The coordinator runs stale detection during `refreshWorkerStatuses()` and automatically removes dead sessions.

## Safety Model

| Safety Layer | Protection |
|-------------|------------|
| **Feature flag** | `parallel.enabled: false` by default — existing users unaffected |
| **Eligibility analysis** | Dependency and file overlap checks before starting |
| **Worker isolation** | Separate processes, worktrees, branches, context windows |
| **`SF_MILESTONE_LOCK`** | Each worker only sees its milestone in state derivation |
| **`SF_PARALLEL_WORKER`** | Workers cannot spawn nested parallel sessions |
| **Budget ceiling** | Aggregate cost enforcement across all workers |
| **Signal-based shutdown** | Graceful stop via file signals + SIGTERM |
| **Doctor integration** | Detects and cleans up orphaned sessions |
| **Conflict-aware merge** | Stops on code conflicts, auto-resolves `.sf/` state conflicts |

## File Layout

```
.sf/
├── parallel/                    # Coordinator ↔ worker IPC
│   ├── M002.status.json         # Worker heartbeat + progress
│   ├── M002.signal.json         # Coordinator → worker signals
│   ├── M003.status.json
│   └── M003.signal.json
├── worktrees/                   # Git worktrees (one per milestone)
│   ├── M002/                    # M002's isolated checkout
│   │   ├── .sf/                # M002's own state files
│   │   │   ├── auto.lock
│   │   │   ├── metrics.json
│   │   │   └── milestones/
│   │   └── src/                 # M002's working copy
│   └── M003/
│       └── ...
└── ...
```

Both `.sf/parallel/` and `.sf/worktrees/` are gitignored — they're runtime-only coordination files that never get committed.

## Troubleshooting

### "Parallel mode is not enabled"

Set `parallel.enabled: true` in your preferences file.

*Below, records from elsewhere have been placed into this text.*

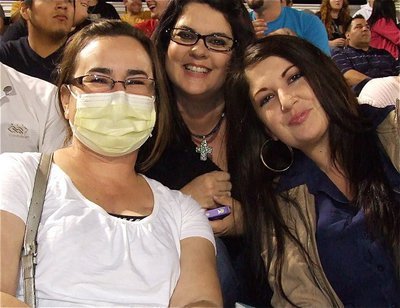 Image: Three beautiful smiles: Andrea Hooker, who recently received a heart transplant, is enjoying life with Team Hooker members Tina Long and Alexis Coots while watching the Gladiators defeat Itasca.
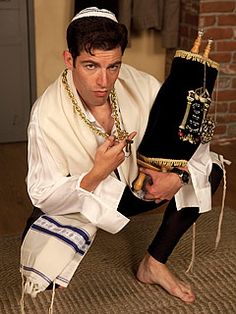 a man dressed in traditional jewish garb holding an object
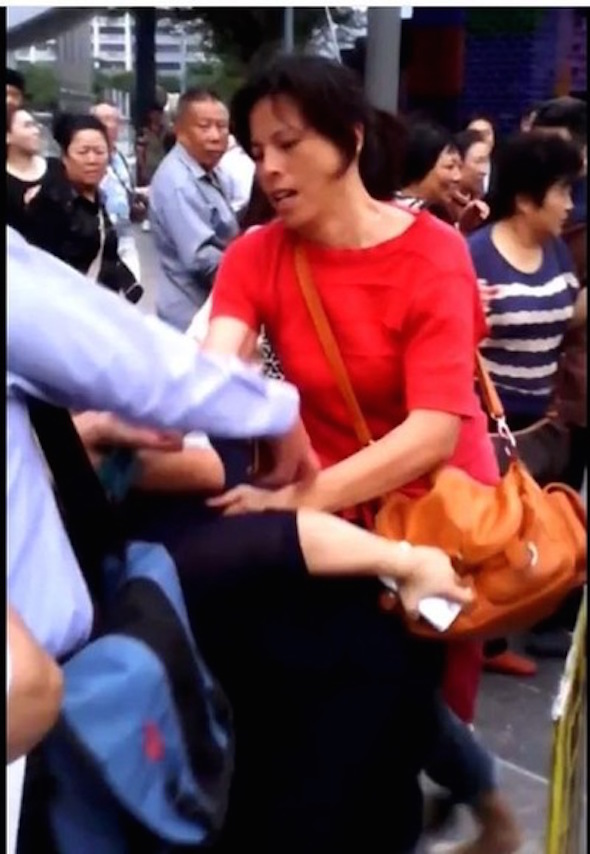 When Ms. Tsai (in purple) was touring Taipei 101 with her child on October 27, 2014, Zhang (in red) and another association member, Xiao Qin, struck and injured her.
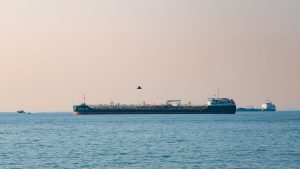 An oil tanker sailing through a narrow strait at golden hour with arid coastline in the distance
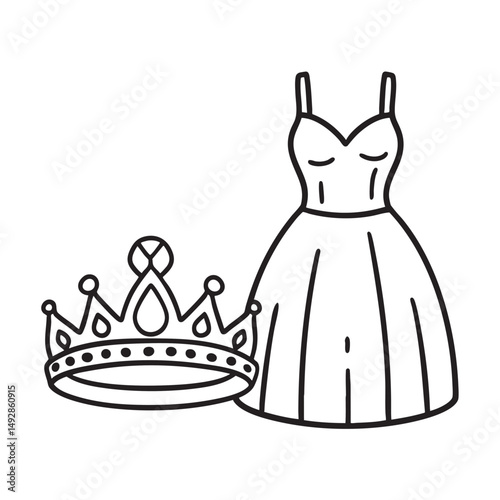 A tiara lying beside a of a gown on paper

### "No milestones are eligible for parallel execution"

All milestones are either complete or blocked by dependencies. Check `/queue` to see milestone status and dependency chains.

### Worker crashed — how to recover

Workers now persist their state to disk automatically. If a worker process dies, the coordinator detects the dead PID via heartbeat expiry and marks the worker as crashed. On restart, the worker picks up from disk state — crash recovery, worktree re-entry, and completed-unit tracking carry over from the crashed session.

1. Run `/doctor --fix` to clean up stale sessions
2. Run `/parallel status` to see current state
3. Re-run `/parallel start` to spawn new workers for remaining milestones

### Merge conflicts after parallel completion

1. Run `/parallel merge` to see which milestones have conflicts
2. Resolve conflicts in the worktree at `.sf/worktrees/<MID>/`
3. Retry with `/parallel merge <MID>`

### Workers seem stuck

Check if budget ceiling was reached: `/parallel status` shows per-worker costs. Increase `parallel.budget_ceiling` or remove it to continue.